Les consommateurs de crack ont pris l’habitude de se rassembler le soir au début de cette avenue du 19e arrondissement. Le 30 avril et le 1er mai, ils auraient été visés par des tirs de mortier d’artifice lancés par des habitants du quartier, excédés.
Par Stéphanie Marteau
Publié le 11 mai 2021
Sanctuaire du crack
C’est désormais là, au début de l’avenue de Flandre, devant le siège de la Cramif (caisse régionale d’assurance-maladie d’Île-de-France), que trafiquants et consommateurs s’agrègent chaque soir dès que ferme le jardin d’Eole, un parc public du quartier où les fumeurs de crack passent la journée. Pour François Dagnaud, le maire du 19e arrondissement, l’endroit est devenu depuis un an « le sanctuaire européen du crack, avec une file active de 200 trafiquants et consommateurs ». Les 30 avril et 1er mai, des mortiers d’artifice ont été tirés en direction des toxicomanes rassemblés comme chaque nuit sous les fenêtres des habitants du 15, avenue de Flandre. Le parquet a ouvert une enquête. Depuis, des renforts policiers ont été dépêchés.
Mendicité agressive
Depuis plus d’un an, selon les riverains, la bouche de métro de la station Stalingrad située avenue de Flandre est impraticable entre 21 heures et 6 heures, envahie par des dizaines de toxicomanes en manque qui pratiquent une mendicité agressive. A cause du tapage nocturne, certains habitants du quartier dont les fenêtres donnent sur la rue dorment dans leur salle de bains. Exaspérés, d’autres lancent des seaux d’eau sur les drogués qui se soulagent sous leurs fenêtres ou font des passes en pleine rue, quand ils ne se battent pas à coups de machette. « On subit, et je me fais prescrire des médicaments pour ne pas péter les plombs », raconte un habitant.
« Junk drogue »
Le crack est de la « junk drogue », et c’est la raison de son succès : peu chère (entre 10 et 15 euros le « caillou », d’où l’on tire en moyenne 4 doses), facile à produire (il suffit de mélanger puis de chauffer la cocaïne avec du bicarbonate de soude), il est très addictif et il n’existe pas de produit de substitution. Si la place Stalingrad, lieu de trafic depuis les années 1980, avait connu un léger répit ces dernières années, il n’a pas duré. En novembre 2019, le démantèlement raté, faute d’accompagnement, d’un autre haut lieu du trafic, la « colline du crack » (porte de la Chapelle, 18e arrondissement), a disséminé les toxicomanes du Nord-Est parisien et les a redistribués vers Stalingrad.
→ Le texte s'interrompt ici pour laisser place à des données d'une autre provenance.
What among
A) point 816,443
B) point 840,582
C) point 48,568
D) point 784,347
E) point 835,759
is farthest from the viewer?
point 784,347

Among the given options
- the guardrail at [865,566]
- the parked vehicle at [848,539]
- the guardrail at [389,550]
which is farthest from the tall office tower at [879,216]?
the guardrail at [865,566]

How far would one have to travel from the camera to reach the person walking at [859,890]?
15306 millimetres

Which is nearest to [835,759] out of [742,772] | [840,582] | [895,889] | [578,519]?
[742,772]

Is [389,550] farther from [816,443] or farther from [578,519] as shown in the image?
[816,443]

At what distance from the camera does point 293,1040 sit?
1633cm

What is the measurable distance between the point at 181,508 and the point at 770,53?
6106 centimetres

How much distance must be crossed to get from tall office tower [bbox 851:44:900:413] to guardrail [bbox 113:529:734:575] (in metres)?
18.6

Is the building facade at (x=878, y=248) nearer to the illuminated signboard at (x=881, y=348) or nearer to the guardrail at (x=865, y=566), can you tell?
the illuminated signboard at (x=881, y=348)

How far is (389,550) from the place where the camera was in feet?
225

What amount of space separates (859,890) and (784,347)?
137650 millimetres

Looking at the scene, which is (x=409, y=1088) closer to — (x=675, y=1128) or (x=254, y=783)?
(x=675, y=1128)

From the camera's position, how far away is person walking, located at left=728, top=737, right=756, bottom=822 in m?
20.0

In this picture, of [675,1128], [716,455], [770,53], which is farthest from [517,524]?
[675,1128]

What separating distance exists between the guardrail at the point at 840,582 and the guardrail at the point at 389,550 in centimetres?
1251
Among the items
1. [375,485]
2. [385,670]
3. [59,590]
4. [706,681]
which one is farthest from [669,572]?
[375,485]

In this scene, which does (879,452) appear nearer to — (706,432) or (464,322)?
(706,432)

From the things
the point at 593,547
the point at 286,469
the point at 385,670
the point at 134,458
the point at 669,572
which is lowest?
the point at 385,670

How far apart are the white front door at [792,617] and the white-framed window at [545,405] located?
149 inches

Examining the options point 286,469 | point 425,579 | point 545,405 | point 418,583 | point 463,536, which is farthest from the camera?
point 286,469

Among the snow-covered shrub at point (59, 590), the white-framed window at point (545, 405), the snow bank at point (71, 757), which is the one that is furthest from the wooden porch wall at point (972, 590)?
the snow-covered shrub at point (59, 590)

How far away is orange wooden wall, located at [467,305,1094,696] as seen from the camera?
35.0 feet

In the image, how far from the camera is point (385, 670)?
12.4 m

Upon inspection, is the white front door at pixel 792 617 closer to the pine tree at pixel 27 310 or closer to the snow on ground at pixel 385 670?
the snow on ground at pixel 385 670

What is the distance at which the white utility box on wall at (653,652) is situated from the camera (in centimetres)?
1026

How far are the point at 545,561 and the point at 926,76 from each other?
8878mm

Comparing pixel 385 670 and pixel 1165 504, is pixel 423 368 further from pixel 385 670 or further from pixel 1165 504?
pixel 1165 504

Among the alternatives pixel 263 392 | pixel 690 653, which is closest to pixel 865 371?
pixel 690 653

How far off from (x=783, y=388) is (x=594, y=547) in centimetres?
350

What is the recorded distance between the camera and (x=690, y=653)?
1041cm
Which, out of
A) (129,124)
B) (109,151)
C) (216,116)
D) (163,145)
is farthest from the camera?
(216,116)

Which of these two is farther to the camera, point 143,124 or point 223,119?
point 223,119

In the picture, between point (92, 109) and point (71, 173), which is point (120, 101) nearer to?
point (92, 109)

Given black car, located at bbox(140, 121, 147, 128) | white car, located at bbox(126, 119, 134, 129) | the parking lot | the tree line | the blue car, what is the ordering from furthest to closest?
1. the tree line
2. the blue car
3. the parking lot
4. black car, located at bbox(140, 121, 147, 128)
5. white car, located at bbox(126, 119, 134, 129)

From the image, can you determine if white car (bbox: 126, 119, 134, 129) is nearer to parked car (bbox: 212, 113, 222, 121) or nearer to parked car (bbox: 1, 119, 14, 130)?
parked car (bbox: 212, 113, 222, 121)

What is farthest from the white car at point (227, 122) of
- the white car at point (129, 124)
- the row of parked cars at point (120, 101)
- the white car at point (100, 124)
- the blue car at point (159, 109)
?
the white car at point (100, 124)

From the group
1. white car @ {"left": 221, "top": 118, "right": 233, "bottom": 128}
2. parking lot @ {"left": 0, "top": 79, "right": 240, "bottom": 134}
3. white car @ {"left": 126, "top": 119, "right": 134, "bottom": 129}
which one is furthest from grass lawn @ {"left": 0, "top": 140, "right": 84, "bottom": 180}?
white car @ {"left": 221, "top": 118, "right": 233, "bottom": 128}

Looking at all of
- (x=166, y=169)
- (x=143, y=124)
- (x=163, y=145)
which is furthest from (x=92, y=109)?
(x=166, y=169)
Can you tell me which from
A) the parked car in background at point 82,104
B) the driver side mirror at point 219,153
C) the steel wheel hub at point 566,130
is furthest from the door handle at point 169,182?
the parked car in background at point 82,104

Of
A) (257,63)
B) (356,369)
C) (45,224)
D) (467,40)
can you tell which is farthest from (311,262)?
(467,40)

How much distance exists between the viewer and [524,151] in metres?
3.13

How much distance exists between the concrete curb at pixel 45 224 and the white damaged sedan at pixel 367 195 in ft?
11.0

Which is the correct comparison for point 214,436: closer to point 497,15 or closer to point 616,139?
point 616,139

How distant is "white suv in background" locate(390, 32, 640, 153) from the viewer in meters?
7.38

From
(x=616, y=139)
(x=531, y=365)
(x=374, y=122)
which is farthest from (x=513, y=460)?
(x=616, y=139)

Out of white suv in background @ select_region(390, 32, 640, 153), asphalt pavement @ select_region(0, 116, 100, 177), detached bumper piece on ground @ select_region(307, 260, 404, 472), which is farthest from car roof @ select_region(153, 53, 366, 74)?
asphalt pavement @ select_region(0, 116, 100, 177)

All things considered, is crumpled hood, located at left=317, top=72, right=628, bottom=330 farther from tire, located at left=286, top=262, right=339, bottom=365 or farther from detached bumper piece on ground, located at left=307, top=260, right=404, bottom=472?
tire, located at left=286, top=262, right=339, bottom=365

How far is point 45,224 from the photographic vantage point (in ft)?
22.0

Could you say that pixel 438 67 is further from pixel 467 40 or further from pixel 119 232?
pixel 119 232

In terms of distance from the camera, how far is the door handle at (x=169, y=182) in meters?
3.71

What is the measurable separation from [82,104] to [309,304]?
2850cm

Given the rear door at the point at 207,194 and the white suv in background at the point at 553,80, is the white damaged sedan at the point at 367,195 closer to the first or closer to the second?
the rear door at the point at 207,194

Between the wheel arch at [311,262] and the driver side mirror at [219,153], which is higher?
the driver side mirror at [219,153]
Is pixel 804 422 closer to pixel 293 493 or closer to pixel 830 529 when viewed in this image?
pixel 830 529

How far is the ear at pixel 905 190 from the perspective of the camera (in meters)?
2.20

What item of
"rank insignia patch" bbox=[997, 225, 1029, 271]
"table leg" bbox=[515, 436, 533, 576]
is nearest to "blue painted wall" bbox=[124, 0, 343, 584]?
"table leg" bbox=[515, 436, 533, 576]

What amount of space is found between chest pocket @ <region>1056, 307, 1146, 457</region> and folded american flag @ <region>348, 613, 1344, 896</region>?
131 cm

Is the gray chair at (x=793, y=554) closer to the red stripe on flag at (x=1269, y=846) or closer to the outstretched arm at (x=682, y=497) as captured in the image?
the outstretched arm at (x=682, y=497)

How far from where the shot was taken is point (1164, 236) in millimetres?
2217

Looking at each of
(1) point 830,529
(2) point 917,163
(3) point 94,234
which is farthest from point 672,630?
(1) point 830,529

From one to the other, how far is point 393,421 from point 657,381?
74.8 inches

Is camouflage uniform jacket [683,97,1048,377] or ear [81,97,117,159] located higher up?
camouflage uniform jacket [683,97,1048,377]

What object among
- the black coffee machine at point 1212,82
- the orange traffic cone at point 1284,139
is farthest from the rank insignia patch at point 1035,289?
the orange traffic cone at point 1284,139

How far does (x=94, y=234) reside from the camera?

Trois mois plus tard, le premier confinement a aggravé la situation.
Politiques impuissants
De nombreux élus reprochent son inaction à la Préfecture de police de Paris, alors que le trafic, tenu par des filières ouest-africaines, s’opère à la vue de tous. « La police n’est pas dans une logique de tarissement, mais au contraire de convergence et d’agrégation de ces populations toxicomanes », regrette un conseiller municipal PS du 19e arrondissement.
En dehors des interdictions de paraître ou des injonctions de soins, la justice est, quant à elle, à peu près impuissante. « Le “plan crack”, signé en 2019 entre la Préfecture, le parquet et les acteurs de la lutte contre les toxicomanies, arrive à son terme en 2021 et n’a pas tenu ses objectifs », avoue Nicolas Nordman, adjoint à la sécurité de la maire de Paris.